• [Exercise]: Revise the forum thread below, from "Unfortunately I don't" to "(Jul 21, 2016)", inclusive, changing "vehicle" to "car".

Unfortunately I don't have access to a vehicle with a KCAN2 bus, if I did I would try to sniff and analyze the required messages myself. I was hoping someone here had already done just that.

Any guidance/advice as to what I would need to do to wake this thing up would be greatly appreciated._a__a2_


----------



## kiwidave72 (Jul 21, 2016)

bjornh said:


> Hello friends,
> 
> I'll start with the TL;DR to save you time: Does anyone know the necessary CAN codes/messages to activate a K-CAN2 based iDrive/CIC controller?
> 
> ...


Hi,

Did you have any luck getting the controller to work for you?

Im having the same sort of issues, but not to sure what CAN type controller i have.

David


----------



## shaik786 (Mar 17, 2015)

Did you try reading messages from the controller with the bus set at 100Kbps and 500Kbps?

• [Recorded data]:
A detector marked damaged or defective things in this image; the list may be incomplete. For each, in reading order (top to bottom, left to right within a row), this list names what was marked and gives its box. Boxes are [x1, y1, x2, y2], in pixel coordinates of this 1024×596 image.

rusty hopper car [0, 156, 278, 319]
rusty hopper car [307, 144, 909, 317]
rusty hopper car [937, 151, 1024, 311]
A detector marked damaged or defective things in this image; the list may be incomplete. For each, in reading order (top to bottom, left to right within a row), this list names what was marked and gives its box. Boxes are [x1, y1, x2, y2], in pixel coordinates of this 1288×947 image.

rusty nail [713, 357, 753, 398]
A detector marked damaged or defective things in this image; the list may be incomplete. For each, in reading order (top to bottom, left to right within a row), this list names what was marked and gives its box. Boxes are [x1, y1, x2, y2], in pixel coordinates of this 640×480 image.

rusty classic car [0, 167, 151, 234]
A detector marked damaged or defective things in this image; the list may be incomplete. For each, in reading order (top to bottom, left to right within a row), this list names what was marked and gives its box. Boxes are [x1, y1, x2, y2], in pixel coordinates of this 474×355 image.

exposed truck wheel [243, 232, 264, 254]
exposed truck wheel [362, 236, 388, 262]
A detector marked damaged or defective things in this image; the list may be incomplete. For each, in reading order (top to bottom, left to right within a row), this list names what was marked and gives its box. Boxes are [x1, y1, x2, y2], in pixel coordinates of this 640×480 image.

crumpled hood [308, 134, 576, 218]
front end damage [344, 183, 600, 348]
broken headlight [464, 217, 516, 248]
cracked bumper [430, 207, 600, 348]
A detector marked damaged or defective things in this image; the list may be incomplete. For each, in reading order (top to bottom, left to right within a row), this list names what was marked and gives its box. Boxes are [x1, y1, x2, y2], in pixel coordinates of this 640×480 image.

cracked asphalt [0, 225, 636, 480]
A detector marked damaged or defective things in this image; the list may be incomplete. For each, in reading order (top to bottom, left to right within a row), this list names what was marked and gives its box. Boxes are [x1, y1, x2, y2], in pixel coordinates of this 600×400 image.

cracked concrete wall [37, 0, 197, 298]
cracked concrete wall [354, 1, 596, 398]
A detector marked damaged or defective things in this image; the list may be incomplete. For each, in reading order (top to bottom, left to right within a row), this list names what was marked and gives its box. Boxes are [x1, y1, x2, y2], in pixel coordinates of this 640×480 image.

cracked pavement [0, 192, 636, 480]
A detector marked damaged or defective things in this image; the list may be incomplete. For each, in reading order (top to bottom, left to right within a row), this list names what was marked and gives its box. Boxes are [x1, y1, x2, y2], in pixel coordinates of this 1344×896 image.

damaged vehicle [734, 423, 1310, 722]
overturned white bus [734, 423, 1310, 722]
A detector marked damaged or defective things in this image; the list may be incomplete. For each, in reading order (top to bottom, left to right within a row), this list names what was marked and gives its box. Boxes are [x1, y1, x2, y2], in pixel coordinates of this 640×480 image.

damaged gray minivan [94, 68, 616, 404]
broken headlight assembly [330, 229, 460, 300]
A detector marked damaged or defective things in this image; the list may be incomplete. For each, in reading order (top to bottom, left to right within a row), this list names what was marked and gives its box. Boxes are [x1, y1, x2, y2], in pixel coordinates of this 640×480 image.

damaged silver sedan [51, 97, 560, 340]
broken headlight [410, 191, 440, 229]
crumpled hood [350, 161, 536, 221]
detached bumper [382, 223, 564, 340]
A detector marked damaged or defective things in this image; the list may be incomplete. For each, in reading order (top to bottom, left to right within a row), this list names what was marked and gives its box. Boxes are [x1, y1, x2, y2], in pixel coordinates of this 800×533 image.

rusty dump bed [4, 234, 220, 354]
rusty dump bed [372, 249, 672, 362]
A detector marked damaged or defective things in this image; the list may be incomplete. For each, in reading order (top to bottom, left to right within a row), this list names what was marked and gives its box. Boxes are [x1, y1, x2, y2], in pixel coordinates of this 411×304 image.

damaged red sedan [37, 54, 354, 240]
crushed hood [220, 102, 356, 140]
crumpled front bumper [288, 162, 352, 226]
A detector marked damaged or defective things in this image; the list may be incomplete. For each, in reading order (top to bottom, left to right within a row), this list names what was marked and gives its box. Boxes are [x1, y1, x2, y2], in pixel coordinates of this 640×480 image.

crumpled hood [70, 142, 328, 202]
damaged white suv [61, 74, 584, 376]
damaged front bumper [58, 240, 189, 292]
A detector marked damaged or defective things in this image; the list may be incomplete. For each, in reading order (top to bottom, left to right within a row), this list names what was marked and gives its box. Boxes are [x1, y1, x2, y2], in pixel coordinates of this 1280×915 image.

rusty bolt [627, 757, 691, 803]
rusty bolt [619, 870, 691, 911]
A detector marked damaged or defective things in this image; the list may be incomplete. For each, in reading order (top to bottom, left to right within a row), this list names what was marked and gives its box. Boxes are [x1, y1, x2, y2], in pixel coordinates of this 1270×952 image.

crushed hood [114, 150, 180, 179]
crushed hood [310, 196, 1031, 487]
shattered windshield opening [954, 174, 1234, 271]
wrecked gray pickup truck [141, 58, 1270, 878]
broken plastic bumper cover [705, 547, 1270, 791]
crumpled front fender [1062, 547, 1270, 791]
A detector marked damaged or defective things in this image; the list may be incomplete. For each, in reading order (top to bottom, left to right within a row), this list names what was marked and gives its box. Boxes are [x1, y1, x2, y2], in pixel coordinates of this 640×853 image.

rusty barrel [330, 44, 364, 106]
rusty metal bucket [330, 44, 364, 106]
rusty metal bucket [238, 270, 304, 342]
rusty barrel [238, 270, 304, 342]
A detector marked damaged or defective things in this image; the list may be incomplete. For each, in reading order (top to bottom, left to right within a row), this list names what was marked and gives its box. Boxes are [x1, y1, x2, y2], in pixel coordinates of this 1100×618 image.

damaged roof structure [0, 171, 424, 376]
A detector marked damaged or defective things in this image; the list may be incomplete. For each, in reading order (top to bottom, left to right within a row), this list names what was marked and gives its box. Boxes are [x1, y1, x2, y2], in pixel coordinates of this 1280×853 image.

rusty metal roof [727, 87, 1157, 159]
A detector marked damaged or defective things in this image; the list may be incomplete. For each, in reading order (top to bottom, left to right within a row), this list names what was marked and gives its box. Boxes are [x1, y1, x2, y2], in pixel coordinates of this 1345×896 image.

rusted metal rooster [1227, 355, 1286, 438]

• [Solution for this problem]:
Unfortunately I don't have access to a car with a KCAN2 bus, if I did I would try to sniff and analyze the required messages myself. I was hoping someone here had already done just that.

Any guidance/advice as to what I would need to do to wake this thing up would be greatly appreciated._a__a2_


----------



## kiwidave72 (Jul 21, 2016)